Here's one of those moments where it's evident that Robin and I look at the world in distinctly different ways.

 

Nobody likes traffic jams, of course, especially when it's approaching sunset, and you still have three-hundred someodd miles (depending on your path) to go. But there are different ways to approach a traffic jam. When Robin finds herself in a traffic jam, she tends to just wait it out. Gut it through. Putter along with everybody else. When I find myself in one, my preference is to start looking for some alternate route. There are lots of roads in the world, I know, and I'm not somebody who gets lost easily, so I think it's worth it to go exploring. I'd rather be moving over great distances than sitting still over a short distance, anyway. (That, incidentally, is why Los Angeles traffic jams bother me way less than Chicago traffic jams. Los Angeles traffic jams run a hundred miles, but they move.) Robin often finds my urge to turn long delays into something much longer annoying.

++++++++

> **WHAT TO WORK ON**:
- 1) In the traffic jam text, why do Los Angeles traffic jams bother the writer less than Chicago ones?
- 2) Please take the traffic jam text further, picking up after its last sentence.
None of the data is needed for this work.

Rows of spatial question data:

++++++++

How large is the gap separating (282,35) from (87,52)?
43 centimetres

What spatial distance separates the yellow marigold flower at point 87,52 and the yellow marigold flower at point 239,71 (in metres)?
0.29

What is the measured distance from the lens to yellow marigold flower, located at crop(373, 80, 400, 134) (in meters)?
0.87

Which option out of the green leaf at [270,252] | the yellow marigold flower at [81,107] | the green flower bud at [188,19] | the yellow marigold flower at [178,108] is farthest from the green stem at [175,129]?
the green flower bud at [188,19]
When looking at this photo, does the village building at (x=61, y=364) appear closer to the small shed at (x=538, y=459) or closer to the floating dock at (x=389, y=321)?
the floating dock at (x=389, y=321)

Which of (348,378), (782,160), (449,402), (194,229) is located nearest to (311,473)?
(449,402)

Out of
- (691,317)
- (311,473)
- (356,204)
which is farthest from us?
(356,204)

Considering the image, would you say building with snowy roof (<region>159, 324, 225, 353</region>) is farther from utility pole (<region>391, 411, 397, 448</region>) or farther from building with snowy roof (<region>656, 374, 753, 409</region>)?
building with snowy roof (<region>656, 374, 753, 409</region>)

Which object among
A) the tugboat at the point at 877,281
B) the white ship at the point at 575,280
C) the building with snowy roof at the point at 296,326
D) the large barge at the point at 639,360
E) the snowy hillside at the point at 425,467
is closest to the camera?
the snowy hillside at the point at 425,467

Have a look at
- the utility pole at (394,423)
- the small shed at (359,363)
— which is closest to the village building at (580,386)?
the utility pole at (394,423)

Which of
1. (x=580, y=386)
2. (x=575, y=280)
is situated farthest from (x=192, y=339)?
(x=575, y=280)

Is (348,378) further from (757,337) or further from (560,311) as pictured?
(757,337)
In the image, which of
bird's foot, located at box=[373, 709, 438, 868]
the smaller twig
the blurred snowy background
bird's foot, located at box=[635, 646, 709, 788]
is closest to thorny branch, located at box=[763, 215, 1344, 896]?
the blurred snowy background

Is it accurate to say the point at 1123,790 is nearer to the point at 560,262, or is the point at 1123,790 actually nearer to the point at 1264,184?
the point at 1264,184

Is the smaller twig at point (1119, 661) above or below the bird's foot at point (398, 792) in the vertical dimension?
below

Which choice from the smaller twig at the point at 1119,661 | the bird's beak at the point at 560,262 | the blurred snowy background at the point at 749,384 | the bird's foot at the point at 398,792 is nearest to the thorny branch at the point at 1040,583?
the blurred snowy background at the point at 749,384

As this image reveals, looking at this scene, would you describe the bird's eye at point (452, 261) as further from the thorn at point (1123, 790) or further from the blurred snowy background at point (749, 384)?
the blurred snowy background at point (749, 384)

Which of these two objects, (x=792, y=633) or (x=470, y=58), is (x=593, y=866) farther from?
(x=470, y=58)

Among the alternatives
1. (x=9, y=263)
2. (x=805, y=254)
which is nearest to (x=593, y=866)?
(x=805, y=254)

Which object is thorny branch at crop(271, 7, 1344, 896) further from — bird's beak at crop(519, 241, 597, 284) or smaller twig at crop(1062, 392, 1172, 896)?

++++++++

> **ANSWERS BY TASK**:
- 1) Los Angeles traffic jams run a hundred miles, but they move.

- 2)
And so, when we got to the traffic jam at Thoreau, I started poking through internet maps on my telephone to find an alternate path around it. I soon learned that I was wrong about the old Route 66 going through ... but what if we went back to Thoreau? And what if we took a road north for a while, and then cut over here ... it's New Mexico, so that road might be dirt, but it's not that long ... is it? I shrugged, said what the Hell, and took off. What was the worst that could happen?

 

Well, the thing that happened was that it turned out to be way longer a detour than I'd assumed it would be, as telephone maps aren't great at conveying scale. A cut-through I thought was maybe three miles north of Thoreau was thirteen miles north of Thoreau, and Robin was a bit miffed by the time we got to it. Especially when she asked me about it 10 miles up, and I said it might not be paved. But it was paved, and the scenery turned out to be really nice. And there wasn't a traffic jam on I-40 when we finally got to Gallup, so I consider it a success.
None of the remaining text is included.